* Exercise: Retype the whole listing, please, keeping every line exact and dropping the pictures.
───── Stored data
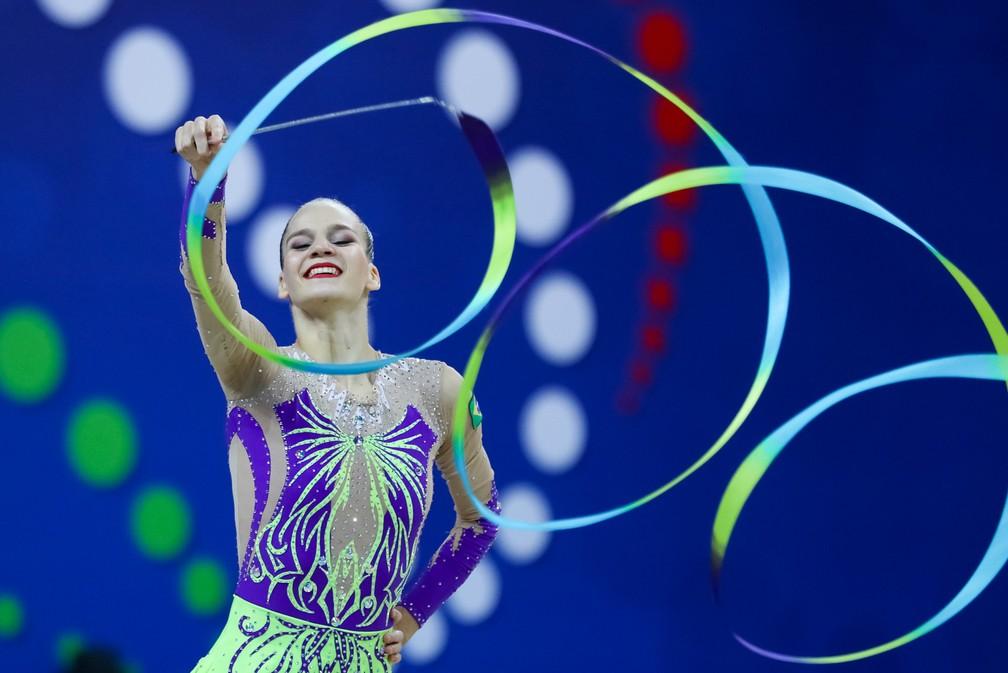 Com 15 anos, Karine Walter fez sua estreia em Mundiais (Foto: Ricardo Bufolin/CBG)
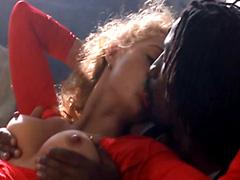 Elizabeth Berkley giving guy hot lap dance and laying back..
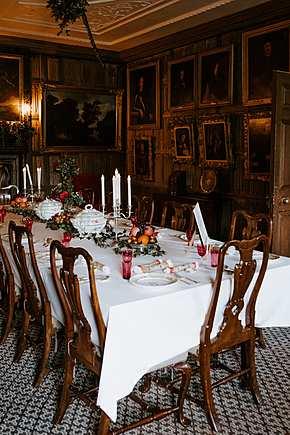 Итальянская мебель для столовой комнаты в Москве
──────────
* Written answer:
 Com 15 anos, Karine Walter fez sua estreia em Mundiais (Foto: Ricardo Bufolin/CBG)
 Elizabeth Berkley giving guy hot lap dance and laying back..
 Итальянская мебель для столовой комнаты в Москве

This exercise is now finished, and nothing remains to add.